In cities, cars are stuck in traffic jams. In rural areas, there are gaps in public transport service. Whether shared mobility, autonomous driving, or drone taxis: technological trends are providing promising innovative approaches for revolutionizing passenger transport. However, often in these discussions it’s the technology which is the focus – but in the end, it will be the user who decides which mode of transport he or she will choose for what purpose. This means that the individual must become the focus. Innovative new value-added services aim to make the mobility of the individual at the start and the end of the travel chain sustainable, flexible and attractive. The new services are also designed to tap into additional sources of revenue for PostBus.
What PostBus is already doing: kollibri.ch, smartshuttle.ch, publibike.ch
Security is important to the Swiss and plays a central role in people’s lives. Evidence from various studies confirms this. The increasing need for security is being driven by the growth of cyber-crime, financial uncertainty and extreme natural phenomena.

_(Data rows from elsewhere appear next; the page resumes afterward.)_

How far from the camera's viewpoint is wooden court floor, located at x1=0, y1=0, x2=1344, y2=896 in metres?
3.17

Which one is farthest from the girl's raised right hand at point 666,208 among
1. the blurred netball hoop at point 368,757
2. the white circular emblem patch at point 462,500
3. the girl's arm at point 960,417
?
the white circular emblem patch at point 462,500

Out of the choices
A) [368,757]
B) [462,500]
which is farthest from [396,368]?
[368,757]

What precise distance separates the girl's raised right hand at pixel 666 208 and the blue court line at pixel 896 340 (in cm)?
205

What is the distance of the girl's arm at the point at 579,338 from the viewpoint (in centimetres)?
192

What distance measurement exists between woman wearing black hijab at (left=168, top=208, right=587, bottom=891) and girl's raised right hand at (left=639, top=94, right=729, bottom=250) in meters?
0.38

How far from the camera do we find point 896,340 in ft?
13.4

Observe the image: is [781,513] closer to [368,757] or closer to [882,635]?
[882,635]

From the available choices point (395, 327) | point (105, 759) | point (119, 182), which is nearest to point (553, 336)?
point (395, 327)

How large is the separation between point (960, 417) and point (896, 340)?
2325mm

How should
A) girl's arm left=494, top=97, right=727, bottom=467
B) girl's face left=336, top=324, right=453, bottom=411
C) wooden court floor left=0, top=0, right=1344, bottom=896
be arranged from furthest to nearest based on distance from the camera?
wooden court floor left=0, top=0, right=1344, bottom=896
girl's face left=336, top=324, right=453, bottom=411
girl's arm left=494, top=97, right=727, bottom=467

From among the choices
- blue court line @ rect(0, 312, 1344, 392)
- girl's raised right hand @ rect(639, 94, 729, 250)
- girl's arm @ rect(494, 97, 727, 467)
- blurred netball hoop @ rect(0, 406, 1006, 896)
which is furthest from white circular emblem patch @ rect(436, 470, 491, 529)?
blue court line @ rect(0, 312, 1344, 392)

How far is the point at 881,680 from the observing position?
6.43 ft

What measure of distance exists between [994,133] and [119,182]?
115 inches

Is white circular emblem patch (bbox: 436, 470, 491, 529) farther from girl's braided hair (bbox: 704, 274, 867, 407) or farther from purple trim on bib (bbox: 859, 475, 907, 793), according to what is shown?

Swiss Post wants to help increase the security of the Swiss population in both the physical and digital worlds. Physical goods such as jewellery or cash need to be transported safely; real estate and infrastructure need to be monitored. Digital information such as healthcare data, digital identities and passwords must be managed securely. For “trust services”, openness, transparency and honesty are core values. Swiss Post represents these values, while also having specific capabilities that help to increase the security of the population.
More and more, intelligent objects will transmit data, and make and settle payments autonomously in future. Automated payment and billing modules that are integrated into hardware, and objects authorized to carry out payments are paving the way for new business models. A key focus within this is on the secure transmission and storage of the data.
The transformation of the economy from being driven by money to being driven by data opens up completely new opportunities for Swiss Post and PostFinance to expand their core competencies within this new field. Swiss Post collects and maintains customer and logistics data, PostFinance manages bank accounts and processes transactions. These tasks generate huge quantities of data. However, data from which you cannot learn any information is completely worthless. Products and services are also worthless when their customers have no confidence in them and will not supply their data to them for this reason.
How could we use data (whether this is internal, external, Group or cross-company data) in the future as a design medium to create new data-driven products and services for our customers? What (new) customer needs would these products/services cover? How could companies monetize data in future, in partnership with their customers?